Alors quand vous parlez de votre proche à son médecin, ce n’est pas envers vous que doit s’exercer cette loyauté, mais uniquement vis-à- vis du patient, quand bien même vous auriez en commun ce médecin. Ce que vous dites n’est pas, stricto sensu, ce que ressent ou pense le malade, mais ce que vous pensez qu’il ressent ou qu’il pense. Et si pour vous cette différence n’est pas importante, elle modifie néanmoins pour le médecin, la façon dont il reçoit vos dires. Il faut dire aussi que le médecin est un drôle d’animal formé, parfois même formaté, par ses longues études et par sa pratique. Il a appris par principe à ne pas faire confiance au jugement des autres, fussent-ils ses pairs, concernant le patient ; et il s’agit là d’une vraie qualité médicale que je vais illustrer par deux exemples.

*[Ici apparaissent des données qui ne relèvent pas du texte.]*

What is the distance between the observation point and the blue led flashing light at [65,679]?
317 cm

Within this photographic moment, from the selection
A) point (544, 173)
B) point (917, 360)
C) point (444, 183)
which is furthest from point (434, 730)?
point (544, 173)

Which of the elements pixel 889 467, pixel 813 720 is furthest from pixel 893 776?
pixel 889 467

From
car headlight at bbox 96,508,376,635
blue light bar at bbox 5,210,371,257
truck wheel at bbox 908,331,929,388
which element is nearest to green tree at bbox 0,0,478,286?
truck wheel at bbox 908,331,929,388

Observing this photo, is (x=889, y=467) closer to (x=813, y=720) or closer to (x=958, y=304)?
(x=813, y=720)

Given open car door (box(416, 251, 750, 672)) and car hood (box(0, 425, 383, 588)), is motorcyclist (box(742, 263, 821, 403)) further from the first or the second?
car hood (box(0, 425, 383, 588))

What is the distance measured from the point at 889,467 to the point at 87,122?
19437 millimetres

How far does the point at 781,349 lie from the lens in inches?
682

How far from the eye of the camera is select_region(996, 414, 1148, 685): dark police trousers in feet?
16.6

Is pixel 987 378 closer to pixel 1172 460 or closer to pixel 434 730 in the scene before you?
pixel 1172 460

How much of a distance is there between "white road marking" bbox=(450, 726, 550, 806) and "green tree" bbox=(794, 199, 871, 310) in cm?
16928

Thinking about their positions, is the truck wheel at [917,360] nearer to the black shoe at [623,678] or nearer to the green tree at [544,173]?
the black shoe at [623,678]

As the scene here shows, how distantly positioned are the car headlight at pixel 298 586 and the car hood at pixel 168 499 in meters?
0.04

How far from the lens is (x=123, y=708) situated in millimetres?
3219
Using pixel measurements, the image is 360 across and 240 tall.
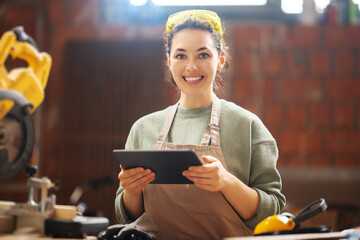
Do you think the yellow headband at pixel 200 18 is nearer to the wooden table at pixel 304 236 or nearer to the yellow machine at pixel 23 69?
the wooden table at pixel 304 236

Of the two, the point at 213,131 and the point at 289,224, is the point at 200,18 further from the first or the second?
the point at 289,224

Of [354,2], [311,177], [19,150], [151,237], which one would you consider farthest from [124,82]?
[151,237]

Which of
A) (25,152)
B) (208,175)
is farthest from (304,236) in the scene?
(25,152)

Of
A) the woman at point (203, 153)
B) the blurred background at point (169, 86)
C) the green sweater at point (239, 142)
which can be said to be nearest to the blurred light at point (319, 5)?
the blurred background at point (169, 86)

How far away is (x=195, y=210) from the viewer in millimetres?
1345

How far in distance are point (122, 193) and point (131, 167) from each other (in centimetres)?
25

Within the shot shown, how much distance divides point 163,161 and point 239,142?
328 mm

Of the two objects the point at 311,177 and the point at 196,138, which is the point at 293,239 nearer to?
the point at 196,138

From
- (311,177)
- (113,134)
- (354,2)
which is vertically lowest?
(311,177)

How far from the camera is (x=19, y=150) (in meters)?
1.73

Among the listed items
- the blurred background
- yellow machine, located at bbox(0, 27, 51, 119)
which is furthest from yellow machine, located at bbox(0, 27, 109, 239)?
the blurred background

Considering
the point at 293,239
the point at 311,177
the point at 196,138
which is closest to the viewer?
the point at 293,239

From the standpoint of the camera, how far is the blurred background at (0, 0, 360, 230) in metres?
3.84

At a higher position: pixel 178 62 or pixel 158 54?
pixel 158 54
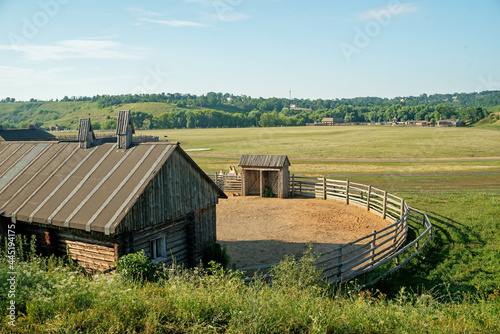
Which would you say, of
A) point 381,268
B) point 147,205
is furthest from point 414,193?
point 147,205

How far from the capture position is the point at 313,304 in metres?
6.84

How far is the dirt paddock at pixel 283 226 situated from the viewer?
1606 centimetres

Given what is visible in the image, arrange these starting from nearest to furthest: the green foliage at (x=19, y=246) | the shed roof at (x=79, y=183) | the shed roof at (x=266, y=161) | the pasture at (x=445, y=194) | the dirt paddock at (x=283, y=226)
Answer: the shed roof at (x=79, y=183), the green foliage at (x=19, y=246), the pasture at (x=445, y=194), the dirt paddock at (x=283, y=226), the shed roof at (x=266, y=161)

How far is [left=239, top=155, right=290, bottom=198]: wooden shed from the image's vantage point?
85.4 ft

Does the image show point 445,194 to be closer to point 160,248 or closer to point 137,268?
point 160,248

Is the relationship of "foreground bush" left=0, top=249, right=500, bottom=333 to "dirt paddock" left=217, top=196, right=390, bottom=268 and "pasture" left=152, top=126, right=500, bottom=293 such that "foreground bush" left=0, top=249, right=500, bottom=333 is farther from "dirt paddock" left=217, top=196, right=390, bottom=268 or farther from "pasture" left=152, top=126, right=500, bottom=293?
"dirt paddock" left=217, top=196, right=390, bottom=268

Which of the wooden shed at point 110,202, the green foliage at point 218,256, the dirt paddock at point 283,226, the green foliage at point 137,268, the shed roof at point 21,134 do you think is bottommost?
the dirt paddock at point 283,226

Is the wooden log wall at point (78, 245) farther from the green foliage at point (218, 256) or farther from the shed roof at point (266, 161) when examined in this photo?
the shed roof at point (266, 161)

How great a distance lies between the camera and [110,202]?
10.9 m

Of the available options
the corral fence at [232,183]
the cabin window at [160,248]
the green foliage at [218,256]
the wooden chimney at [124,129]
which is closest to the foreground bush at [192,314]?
the cabin window at [160,248]

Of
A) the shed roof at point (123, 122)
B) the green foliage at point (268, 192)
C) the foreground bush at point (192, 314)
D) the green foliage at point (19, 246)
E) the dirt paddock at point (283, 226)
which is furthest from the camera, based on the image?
the green foliage at point (268, 192)

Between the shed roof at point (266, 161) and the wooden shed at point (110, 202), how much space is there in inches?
474

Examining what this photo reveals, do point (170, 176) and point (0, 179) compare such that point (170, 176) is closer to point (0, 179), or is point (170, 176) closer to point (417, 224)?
point (0, 179)

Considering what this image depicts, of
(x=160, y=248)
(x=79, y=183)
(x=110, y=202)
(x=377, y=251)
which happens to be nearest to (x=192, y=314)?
(x=110, y=202)
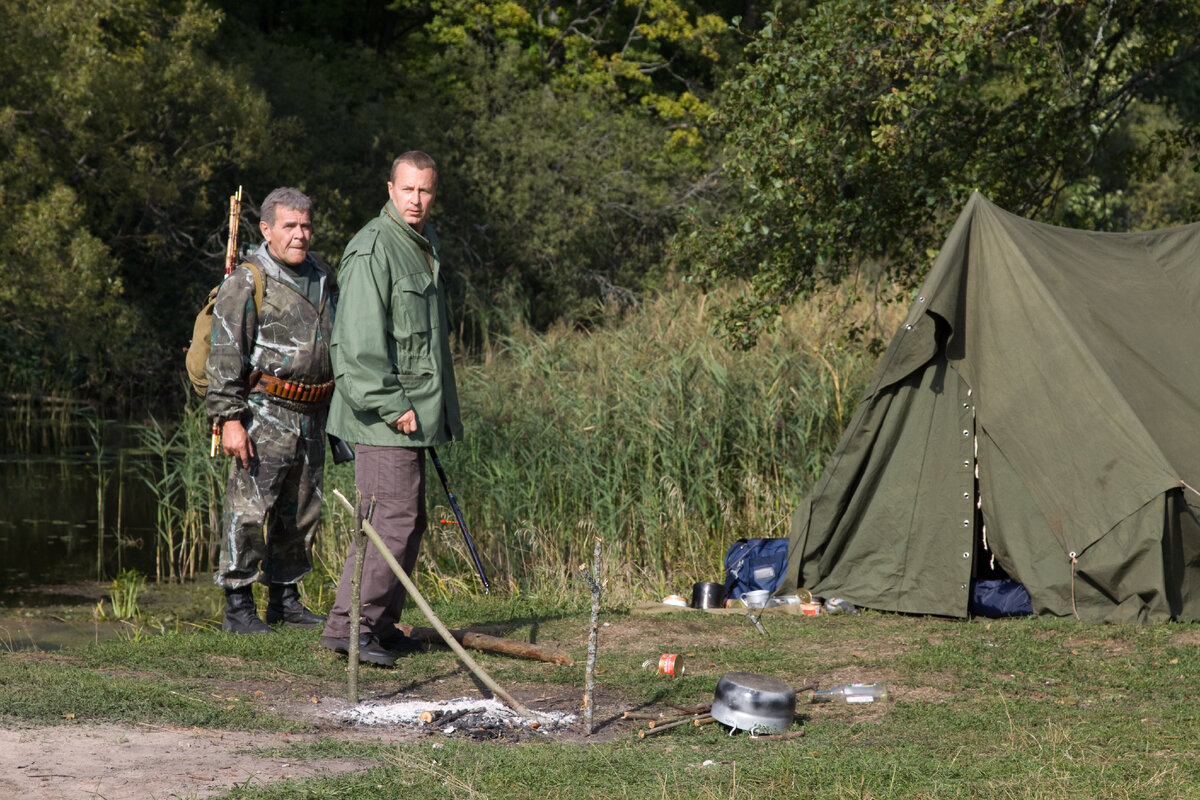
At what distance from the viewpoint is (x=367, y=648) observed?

La vieille dame et sa fille
Dans le premier, un jeune médecin (votre serviteur, il y a une vingtaine d’années) alerté par la fille de sa patiente sur l’alcoolisme de celle-ci, débarque chez cette dame âgée et la trouve dans un état de confusion et d’angoisse totale : celle-ci lui explique que de grosses crevettes sortent de sous son parquet (sic) et envahissent le domicile. Il l’examine, la trouve déshydratée et un peu fiévreuse, ne l’interroge pas sur son alcoolisme (elle est trop confuse). Il l’adresse rapidement aux urgences les plus proches, sans aucun doute sur le diagnostic de «delirium tremens » consécutif à un sevrage brutal d’alcool et assez content d’avoir vu cette pathologie «comme dans les livres». Aux urgences, le médecin ne tenant guère compte du diagnostic de son confrère reprend l’interrogatoire et l’examen à zéro, et aboutit, avec l’aide d’une prise de sang et d’une radio du thorax, à un diagnostic de…pneumonie. Une infection sévère dont on sait qu’elle peut entraîner chez la personne âgée un état confusionnel. Après un traitement adapté (de la pneumonie pas du delirium tremens !), la dame regagne son domicile guérie. Ultérieurement, son médecin traitant (un peu piteux) aborde avec elle le sujet de son supposé alcoolisme. La patiente lui révèle alors que sa fille, un peu trop maternante à son goût, l’énerve quelque peu et qu’elle ne loupe jamais une occasion quand celle-ci est présente de se servir un petit verre pour bien lui montrer qu’elle entend vivre comme elle le décide et pas autrement… Le reste du temps, elle ne boit pas et n’a jamais été alcoolique, ce dont est et restera pourtant persuadée sa fille jusqu’à la fin de la vie de sa mère.